Ces réflexions ne s’adressent ni à ceux qui s’imaginent que la psychologie est faite, ni à ceux qui déclarent qu’elle ne le sera jamais; nous les soumettons aux esprits qui, suivant attentivement le double mouvement de la physiologie et de la psychologie, constatent que du moins les progrès de ces deux sciences sont corrélatifs et inséparables. Des philosophes que leur situation et leurs travaux antérieurs ne semblaient guère inviter à l’étude de l’homme physique s’y attachent maintenant avec un zèle éclairé. Des expérimentateurs que leur réputation et leurs habitudes paraissaient peu solliciter à l’étude de l’homme moral s’y consacrent avec un soin consciencieux.

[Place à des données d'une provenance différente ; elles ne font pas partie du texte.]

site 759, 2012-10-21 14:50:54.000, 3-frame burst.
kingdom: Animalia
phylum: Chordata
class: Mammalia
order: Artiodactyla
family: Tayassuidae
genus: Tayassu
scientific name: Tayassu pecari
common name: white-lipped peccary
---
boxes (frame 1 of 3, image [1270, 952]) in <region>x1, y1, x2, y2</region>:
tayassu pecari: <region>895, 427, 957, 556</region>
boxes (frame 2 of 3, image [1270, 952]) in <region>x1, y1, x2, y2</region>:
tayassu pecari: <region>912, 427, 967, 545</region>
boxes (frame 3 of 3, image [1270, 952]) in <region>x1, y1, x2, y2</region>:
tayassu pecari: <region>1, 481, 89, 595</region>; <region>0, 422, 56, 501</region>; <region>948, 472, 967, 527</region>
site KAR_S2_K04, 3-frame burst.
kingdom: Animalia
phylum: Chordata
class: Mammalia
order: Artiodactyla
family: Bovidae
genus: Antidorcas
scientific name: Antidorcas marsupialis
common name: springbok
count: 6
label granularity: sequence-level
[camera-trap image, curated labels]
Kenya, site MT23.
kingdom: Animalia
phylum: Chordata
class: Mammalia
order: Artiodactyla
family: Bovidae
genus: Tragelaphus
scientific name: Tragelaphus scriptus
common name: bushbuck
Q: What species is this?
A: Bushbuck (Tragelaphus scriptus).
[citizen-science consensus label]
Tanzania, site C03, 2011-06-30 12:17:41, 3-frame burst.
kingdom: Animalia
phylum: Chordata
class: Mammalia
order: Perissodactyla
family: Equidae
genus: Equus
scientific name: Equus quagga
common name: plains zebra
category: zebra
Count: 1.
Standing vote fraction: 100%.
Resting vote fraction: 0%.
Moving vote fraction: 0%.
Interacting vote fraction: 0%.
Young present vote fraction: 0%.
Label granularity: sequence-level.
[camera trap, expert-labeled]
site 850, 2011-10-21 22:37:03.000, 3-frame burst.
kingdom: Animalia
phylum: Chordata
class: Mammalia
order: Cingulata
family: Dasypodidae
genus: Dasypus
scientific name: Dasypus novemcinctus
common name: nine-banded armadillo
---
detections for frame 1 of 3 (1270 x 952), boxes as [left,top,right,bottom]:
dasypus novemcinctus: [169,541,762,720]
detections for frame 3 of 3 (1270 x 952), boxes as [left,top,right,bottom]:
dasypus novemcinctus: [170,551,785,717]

Qu’en résulte-t-il? Une science plus profonde et plus précise des rapports du physique et du moral, pleine de révélations et de surprises.


I.

Les anciens avaient une doctrine des passions qui au fond ne diffère pas beaucoup de celle que la physiologie et la pathologie expérimentales ont accréditée dans ces derniers temps. Ils se trompaient sur le rôle des humeurs et les mécanismes physiologiques dans la production des phénomènes passionnels, mais ils avaient observé nettement et défini avec une précision assez remarquable l’influence que ceux-ci exercent sur les viscères de la région abdominale. Les vers de leurs poètes et les écrits de leurs médecins sont pleins de locutions qui attestent combien antique est la connaissance de ce rapport entre les sentimens de l’âme et les mouvemens du cœur, du poumon, de l’estomac, du foie[1]. Les anciens avaient même été jusqu’à localiser les passions dans les viscères, et ils avaient résumé leur doctrine à ce sujet dans cet aphorisme : splene rident, felle

  1. Idque situm media regione in pectoris hæret :
    Hic exsultat enim pavor, ac metus, hæc loca circum
    Lætitiæ mulcent (LUCRECE.)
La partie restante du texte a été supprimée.